──────── Page excerpt ────────
Today -100: March 26, 1918: Of crashing Christophers, muck, sex-ignorance, and wheat


For some reason the British are calling the shells hitting Paris from those far-off giant cannons “crashing Christophers.”

Karl Muck, the Boston Symphony’s conductor, is arrested as an enemy alien. The US is ignoring his Swiss citizenship and passport because he was born in Germany.

Marie Stopes’s book Married Love is published in Britain, providing information about sex and contraception. 37, Stopes is a geologist and paleobotanist (plant fossils). She is divorced, engaged to what will be her second husband, and a virgin. Her mother, also a university graduate and a feminist, didn’t clue her in before her wedding night. Some time later, wondering why she hadn’t gotten pregnant, Marie looked at some biology books in the secret section of the British Museum Reading Room which she only had access to because of her university degree, figured out what was going wrong and promptly, in 1916, got an annulment on the grounds of her husband’s impotence, presenting the court with a certificate from her doctor that her hymen had not been “penetrated by a normal male organ” (her ex, who was named Reginald Ruggles Gates, because of course he was, was not best pleased).  She writes in the preface, “In my first marriage I paid such a terrible price for sex-ignorance that I feel that knowledge gained at such a cost should be placed at the service of humanity.” As in the US, people who published on the subject of birth control had been prosecuted for decades (and books like the 1915 edition of T.H. Huxley’s Human Physiology still left out the reproductive bits of human physiology), but Stopes was not (her writings were banned in the Irish Republic from 1930 until at least 1998). The title of the book is intended, like Margaret Sanger’s coinage of the term “family planning,” to distance contraception from notions of free love (and prostitution). Stopes went on to open birth control clinics all over Britain and snipe back and forth with the Catholic Church.

Headline of the Day -100: 


Not proto-hipsters being precious about gluten, but the Dodgers rejecting outfielder Zack Wheat’s salary demands.
──────── Material provided ────────
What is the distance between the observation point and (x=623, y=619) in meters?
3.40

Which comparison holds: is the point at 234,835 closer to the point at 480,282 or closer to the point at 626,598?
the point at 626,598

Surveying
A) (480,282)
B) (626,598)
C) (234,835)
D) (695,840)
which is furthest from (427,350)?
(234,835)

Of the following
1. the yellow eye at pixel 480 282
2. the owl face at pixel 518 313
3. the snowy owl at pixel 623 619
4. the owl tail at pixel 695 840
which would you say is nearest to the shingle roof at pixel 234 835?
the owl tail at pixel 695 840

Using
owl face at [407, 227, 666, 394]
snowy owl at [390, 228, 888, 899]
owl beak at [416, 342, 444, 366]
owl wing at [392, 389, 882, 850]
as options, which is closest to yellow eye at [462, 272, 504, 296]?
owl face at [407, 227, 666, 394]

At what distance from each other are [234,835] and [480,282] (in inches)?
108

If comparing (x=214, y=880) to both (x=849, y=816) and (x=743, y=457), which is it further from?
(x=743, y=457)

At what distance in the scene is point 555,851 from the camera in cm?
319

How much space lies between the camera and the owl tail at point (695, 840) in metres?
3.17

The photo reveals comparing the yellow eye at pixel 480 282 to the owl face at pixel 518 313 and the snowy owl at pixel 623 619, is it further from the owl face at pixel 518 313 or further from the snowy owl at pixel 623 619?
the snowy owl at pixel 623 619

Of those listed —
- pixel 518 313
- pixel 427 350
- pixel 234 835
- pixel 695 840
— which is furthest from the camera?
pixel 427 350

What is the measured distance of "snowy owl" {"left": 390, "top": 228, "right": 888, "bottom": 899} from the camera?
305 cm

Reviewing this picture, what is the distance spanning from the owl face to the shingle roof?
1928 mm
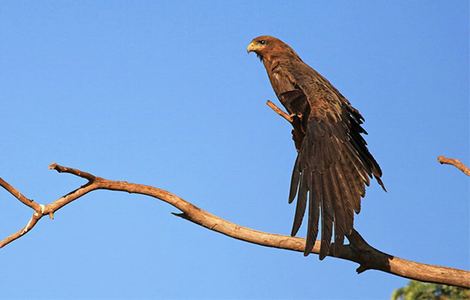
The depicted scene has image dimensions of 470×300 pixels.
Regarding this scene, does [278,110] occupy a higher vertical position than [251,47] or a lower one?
lower

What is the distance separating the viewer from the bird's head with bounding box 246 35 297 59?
33.3 ft

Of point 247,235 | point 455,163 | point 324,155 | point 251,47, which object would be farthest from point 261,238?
point 251,47

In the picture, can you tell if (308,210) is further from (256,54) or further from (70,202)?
(256,54)

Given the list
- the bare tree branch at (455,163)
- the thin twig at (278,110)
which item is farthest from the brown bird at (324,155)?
the bare tree branch at (455,163)

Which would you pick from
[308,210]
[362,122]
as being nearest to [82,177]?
[308,210]

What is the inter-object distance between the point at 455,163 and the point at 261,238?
7.28 feet

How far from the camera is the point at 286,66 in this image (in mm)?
9453

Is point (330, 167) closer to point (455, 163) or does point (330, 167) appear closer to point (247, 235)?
point (247, 235)

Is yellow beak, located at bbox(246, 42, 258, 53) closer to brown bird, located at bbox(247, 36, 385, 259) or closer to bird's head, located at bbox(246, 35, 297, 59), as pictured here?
bird's head, located at bbox(246, 35, 297, 59)

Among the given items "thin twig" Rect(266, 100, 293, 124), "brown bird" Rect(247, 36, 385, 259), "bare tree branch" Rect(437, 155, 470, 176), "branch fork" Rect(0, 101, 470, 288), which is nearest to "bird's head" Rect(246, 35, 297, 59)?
"brown bird" Rect(247, 36, 385, 259)

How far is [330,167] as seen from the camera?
718 centimetres

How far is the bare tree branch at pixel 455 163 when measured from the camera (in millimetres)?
7556

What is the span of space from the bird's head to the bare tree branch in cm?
304

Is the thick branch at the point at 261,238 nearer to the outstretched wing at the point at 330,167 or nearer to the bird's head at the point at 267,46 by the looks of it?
the outstretched wing at the point at 330,167
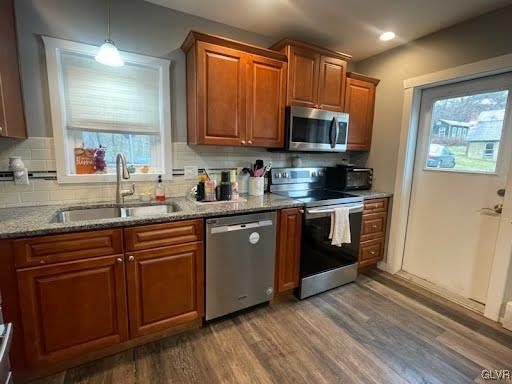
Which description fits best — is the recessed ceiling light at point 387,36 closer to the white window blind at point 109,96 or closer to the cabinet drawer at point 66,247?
the white window blind at point 109,96

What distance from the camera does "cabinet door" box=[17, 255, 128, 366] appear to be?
137 centimetres

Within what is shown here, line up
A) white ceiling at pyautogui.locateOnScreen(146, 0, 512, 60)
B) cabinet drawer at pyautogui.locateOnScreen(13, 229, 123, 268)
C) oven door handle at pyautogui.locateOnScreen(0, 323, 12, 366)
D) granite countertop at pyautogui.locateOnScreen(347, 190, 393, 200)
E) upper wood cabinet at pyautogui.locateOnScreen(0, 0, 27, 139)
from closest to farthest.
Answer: oven door handle at pyautogui.locateOnScreen(0, 323, 12, 366) < cabinet drawer at pyautogui.locateOnScreen(13, 229, 123, 268) < upper wood cabinet at pyautogui.locateOnScreen(0, 0, 27, 139) < white ceiling at pyautogui.locateOnScreen(146, 0, 512, 60) < granite countertop at pyautogui.locateOnScreen(347, 190, 393, 200)

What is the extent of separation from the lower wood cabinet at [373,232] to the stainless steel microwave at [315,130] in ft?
2.41

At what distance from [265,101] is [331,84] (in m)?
────────
→ **What you should do**
Please copy the March 26, 1918 excerpt word for word, beginning at the words "Today -100: March" and stopping after "born in Germany.". You can set the lines aside; they aren't needed here.

→ **Exercise response**
Today -100: March 26, 1918: Of crashing Christophers, muck, sex-ignorance, and wheat


For some reason the British are calling the shells hitting Paris from those far-off giant cannons “crashing Christophers.”

Karl Muck, the Boston Symphony’s conductor, is arrested as an enemy alien. The US is ignoring his Swiss citizenship and passport because he was born in Germany.